Midnight Odyssey

With only 100 copies pressed, I never would have heard about Midnight Odyssey had it not been for TOTD-forum member timshel, who has a bloodhound’s knack for sniffing out obscure, arty avant-garde black metal gems. In this case, it’s a one-man ambient black metal project from Brisbane, Australia that blends the mysterious wanderings and tortured screams of classic Burzum with a black/shoegazer approach.

Speaking of Burzum, I recently gave the long-awaited Belus a few spins, and although I appreciate the thickened production and renewed intensity, it’s never as atmospheric or as haunting as some of my favorite tracks like “Dunkelheit,” “Tomhet” or “Det Som Engang Var.” So I have to say that Midnight Odyssey‘s Firmament is the more transportive and affecting of the two.
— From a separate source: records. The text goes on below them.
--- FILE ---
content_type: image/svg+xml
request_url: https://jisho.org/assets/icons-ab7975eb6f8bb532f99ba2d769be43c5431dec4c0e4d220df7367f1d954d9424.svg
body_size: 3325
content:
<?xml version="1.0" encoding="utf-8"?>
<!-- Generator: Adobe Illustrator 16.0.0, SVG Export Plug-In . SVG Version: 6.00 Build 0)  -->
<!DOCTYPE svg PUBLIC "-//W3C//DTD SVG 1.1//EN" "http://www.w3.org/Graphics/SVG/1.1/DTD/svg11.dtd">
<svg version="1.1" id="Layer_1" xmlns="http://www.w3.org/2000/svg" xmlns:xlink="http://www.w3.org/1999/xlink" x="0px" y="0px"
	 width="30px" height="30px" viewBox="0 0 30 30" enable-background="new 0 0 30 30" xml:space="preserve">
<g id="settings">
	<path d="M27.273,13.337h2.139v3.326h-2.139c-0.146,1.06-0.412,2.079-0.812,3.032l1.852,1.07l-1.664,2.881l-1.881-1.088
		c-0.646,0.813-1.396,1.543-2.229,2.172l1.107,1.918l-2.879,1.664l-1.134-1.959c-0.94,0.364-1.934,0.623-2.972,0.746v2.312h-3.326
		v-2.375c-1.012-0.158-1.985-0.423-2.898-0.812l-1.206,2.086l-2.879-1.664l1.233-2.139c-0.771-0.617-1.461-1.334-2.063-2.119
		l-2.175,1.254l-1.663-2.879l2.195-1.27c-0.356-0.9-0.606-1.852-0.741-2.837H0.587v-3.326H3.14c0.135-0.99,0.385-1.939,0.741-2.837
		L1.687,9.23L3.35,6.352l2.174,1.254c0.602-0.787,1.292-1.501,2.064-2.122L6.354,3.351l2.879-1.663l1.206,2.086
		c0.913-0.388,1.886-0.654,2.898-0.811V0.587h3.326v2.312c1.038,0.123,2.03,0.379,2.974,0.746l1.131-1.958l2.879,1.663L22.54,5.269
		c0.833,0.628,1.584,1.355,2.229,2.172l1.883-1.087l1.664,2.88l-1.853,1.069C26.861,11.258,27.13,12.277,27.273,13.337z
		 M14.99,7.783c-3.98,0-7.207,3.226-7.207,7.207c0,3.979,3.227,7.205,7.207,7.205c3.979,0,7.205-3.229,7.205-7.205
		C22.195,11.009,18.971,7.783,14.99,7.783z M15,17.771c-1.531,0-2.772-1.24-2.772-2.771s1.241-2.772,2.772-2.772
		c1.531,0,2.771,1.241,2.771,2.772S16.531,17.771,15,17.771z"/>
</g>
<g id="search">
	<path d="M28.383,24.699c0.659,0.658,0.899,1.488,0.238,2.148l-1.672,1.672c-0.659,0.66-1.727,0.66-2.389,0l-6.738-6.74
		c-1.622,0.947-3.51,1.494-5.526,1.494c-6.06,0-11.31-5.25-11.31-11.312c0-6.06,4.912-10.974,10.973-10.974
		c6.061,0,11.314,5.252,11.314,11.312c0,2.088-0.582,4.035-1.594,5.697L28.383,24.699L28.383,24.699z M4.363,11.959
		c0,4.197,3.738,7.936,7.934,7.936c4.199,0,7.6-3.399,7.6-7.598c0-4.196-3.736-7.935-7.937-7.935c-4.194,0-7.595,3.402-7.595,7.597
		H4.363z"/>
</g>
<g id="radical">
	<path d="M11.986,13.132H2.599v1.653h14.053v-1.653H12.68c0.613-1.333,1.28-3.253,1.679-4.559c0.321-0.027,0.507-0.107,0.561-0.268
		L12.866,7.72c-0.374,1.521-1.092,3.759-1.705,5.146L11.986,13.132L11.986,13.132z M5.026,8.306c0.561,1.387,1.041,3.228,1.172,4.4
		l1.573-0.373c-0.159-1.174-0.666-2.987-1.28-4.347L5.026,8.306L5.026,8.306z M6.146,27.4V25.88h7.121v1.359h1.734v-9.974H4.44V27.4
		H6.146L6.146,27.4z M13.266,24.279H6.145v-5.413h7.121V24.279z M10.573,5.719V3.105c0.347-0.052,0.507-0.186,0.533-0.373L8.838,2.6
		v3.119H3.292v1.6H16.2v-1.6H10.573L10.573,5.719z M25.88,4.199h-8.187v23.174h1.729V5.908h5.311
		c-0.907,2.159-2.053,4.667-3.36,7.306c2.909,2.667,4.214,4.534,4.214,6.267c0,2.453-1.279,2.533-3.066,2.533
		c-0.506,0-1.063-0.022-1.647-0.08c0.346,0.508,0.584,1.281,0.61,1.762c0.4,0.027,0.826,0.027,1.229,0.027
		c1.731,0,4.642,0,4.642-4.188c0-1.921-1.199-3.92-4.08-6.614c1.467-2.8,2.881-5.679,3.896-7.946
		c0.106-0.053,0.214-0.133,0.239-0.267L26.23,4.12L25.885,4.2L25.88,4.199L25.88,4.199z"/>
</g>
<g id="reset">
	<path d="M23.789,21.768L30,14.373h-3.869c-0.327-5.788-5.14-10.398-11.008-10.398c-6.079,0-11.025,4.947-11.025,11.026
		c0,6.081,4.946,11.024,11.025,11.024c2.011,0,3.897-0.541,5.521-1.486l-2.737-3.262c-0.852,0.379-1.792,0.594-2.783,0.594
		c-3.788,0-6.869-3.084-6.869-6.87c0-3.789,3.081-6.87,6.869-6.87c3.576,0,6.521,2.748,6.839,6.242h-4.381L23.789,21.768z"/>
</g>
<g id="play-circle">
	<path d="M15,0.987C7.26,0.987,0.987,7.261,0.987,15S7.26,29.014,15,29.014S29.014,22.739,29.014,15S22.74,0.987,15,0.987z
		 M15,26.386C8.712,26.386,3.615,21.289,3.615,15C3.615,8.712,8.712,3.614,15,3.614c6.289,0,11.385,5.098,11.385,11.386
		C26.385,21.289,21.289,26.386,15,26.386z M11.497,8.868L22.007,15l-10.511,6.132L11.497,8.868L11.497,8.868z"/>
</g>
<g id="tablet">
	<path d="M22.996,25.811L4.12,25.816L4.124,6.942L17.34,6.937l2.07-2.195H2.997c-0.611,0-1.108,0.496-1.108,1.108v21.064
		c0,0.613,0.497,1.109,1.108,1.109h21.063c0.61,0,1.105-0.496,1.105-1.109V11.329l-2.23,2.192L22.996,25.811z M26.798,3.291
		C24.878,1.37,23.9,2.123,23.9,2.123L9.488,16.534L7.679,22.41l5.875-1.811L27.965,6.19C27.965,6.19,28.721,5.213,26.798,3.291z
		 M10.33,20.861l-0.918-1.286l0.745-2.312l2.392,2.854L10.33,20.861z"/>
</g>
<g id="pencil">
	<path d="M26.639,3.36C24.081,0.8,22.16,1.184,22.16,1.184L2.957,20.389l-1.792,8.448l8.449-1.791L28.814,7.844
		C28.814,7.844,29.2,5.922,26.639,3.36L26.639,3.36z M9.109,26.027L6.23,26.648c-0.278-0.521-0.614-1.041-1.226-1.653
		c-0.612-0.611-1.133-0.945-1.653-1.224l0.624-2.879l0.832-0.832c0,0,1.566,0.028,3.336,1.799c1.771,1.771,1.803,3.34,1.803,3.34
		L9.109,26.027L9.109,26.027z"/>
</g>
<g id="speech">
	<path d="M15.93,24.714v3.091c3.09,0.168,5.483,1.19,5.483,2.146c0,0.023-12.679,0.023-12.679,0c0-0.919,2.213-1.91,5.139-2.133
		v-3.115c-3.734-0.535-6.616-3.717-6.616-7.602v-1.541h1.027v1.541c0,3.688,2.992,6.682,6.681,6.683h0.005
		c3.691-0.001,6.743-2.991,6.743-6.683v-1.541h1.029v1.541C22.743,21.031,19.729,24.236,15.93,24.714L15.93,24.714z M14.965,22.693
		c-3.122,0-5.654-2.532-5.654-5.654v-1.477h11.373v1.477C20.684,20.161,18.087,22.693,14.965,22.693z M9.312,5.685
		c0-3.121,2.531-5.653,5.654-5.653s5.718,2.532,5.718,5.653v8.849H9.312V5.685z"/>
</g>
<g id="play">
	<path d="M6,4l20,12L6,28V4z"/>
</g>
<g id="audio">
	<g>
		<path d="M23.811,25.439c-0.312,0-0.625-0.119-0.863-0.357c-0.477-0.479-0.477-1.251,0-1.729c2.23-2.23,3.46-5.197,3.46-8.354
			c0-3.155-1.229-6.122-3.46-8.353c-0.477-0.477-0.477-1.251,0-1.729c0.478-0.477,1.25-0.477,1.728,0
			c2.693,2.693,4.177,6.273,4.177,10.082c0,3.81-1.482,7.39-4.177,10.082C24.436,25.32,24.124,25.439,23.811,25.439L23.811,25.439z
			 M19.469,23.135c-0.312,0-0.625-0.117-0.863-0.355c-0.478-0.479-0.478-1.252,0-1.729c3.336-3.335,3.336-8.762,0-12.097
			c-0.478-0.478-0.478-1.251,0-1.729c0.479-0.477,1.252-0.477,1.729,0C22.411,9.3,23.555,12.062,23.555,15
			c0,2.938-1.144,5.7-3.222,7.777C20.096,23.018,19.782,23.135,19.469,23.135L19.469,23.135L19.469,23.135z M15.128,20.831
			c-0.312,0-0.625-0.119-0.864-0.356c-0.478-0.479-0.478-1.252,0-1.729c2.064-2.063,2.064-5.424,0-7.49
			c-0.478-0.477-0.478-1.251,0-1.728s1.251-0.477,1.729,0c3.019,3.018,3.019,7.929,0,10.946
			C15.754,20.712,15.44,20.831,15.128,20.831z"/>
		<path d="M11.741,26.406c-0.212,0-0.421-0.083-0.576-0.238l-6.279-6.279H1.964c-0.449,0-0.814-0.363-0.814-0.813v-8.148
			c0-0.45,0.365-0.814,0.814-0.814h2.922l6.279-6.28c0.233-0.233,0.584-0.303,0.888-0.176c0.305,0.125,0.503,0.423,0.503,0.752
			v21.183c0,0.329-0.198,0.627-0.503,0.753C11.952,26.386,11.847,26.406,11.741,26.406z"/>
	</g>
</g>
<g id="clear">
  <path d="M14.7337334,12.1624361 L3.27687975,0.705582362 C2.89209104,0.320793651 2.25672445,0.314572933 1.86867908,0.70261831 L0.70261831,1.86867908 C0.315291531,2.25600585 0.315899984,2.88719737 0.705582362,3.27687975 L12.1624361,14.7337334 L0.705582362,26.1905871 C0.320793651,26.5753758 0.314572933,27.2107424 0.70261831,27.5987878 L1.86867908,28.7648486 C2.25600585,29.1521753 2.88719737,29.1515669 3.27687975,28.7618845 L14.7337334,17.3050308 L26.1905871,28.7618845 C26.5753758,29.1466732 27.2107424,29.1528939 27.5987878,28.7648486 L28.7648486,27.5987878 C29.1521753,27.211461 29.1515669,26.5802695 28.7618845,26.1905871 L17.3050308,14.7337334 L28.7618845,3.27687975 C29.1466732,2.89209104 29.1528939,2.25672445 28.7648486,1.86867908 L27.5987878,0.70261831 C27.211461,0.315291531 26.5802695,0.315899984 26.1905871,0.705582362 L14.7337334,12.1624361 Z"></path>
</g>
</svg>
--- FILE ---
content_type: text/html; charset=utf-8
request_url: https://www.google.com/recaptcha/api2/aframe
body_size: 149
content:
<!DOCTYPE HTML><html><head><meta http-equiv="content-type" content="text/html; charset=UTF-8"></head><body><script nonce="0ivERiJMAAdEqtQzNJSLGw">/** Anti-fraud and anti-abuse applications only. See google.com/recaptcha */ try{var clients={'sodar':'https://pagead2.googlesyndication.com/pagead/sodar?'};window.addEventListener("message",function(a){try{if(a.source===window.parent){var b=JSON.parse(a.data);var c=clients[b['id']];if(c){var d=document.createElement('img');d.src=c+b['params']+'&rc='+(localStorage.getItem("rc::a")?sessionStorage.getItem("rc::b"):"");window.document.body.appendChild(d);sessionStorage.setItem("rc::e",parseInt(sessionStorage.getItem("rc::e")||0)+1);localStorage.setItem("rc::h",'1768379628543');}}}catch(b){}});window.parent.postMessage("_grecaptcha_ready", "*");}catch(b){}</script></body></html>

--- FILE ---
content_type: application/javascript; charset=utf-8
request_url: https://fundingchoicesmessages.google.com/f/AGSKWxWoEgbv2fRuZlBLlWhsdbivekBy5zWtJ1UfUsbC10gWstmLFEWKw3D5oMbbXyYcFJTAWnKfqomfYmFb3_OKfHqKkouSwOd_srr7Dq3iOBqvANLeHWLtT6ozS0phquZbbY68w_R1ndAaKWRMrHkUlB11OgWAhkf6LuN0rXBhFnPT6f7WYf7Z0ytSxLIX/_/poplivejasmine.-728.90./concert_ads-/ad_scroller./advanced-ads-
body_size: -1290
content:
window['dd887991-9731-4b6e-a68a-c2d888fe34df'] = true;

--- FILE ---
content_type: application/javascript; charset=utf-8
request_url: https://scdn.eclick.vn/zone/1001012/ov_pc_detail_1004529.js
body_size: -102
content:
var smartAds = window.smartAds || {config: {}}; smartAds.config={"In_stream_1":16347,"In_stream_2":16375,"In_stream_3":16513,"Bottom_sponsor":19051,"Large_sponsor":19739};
Starting with “From Forest to Firmament,” and ending with “From Firmament to Forest,” the album suspends the listener in a dreamlike twilight for nearly an hour. Glittering stars, blazing coils of Aurora Borealis and endless forest, like a phalanx of shadows and sentinels stretched to the horizon: all are conjured by Dis Pater’s mesmerizing compositions.

His palette is simple, but effective. Chiming tones, the soft ebb and flow of synths and ambiance, and crashing, rhythmic waves of guitar. Sometimes they slow to a funereal drone (“Salvation Denied”) and occasionally they scramble forward on icy fingers (“As Dark and Ominous as Stormclouds”), but their melodies are always fluid and hypnotic. A warmer, early 90s shoegaze tone blooms out on “Nocturnal Prey,” whereas follow-up “Departing Flesh and Bone” returns to a more subterreanean and martial sound, which recalls Dol Guldur-era Summoning. And a couple of tracks – “A Host for Ghosts,” “Storms of Fire and Ice” – are almost completely ambient, like Tangerine Dream or Vangelis in their darkest moods.

In fact, Firmament would be a very soothing experience if it weren’t for the vocals, which are definitely the darkest and most aggressive element here. They’re a ragged, hollow yowl, drenched in feedback and echo, and certainly on the weirder side of black metal vocals. They go beyond early Varg towards the shrieks of In the Woods or the insane Elmo-scream of Japan’s Gnome, and as the voice of a lost spirit (or a crying orc, if you will), they fit the music perfectly.

Needless to say, Firmament is not the kind of album you’re going to randomly throw on during a sunny drive or if you need to jam out some energy. This is strictly late-night, quiet time or solitary listening, when your mind is most able to wander and explore. I, Voidhanger Records, a spin-off of Italian label ATMF, has signed Midnight Odyssey for distribution, and it should be more widely available come March. If Belus left you a bit cold but you’re still looking for your next black metal reverie, look skywards towards this Firmament.

[Visit the band's website]
Written by Jordan Itkowitz
February 25th, 2010


  1. Commented by: gordeth

    I’m loving what I’m hearing on his myspace page right now. Too bad it won’t be available sooner. This would be perfect for winter. I’ll buy it as soon as it comes out and hope for March to stay cold. :)

  2. Commented by: timshel

    Wow, you got the review up fast! I’m glad. This guy has some talent and deserves an audience. Excellent writing as usual, Jordan.

  3. Commented by: gabaghoul

    thanks guys –
    couldn’t find any links on the I Voidhanger site about how to order this once it’s ready. Keep me posted if you find anything.

  4. Commented by: Cynicgods

    Dense forests, snow-covered mountaintops, the baying of wolves, unrelenting winter. No other genre can convey nature’s majesty quite like black metal.

    How the hell am I going to get one of those 100 copies? I don’t know. But I’ll definitely try. This is so worth it.

  5. Commented by: gabahoul

    just wait til March for the re-release. besides the original cover on those first 100 is pretty garish.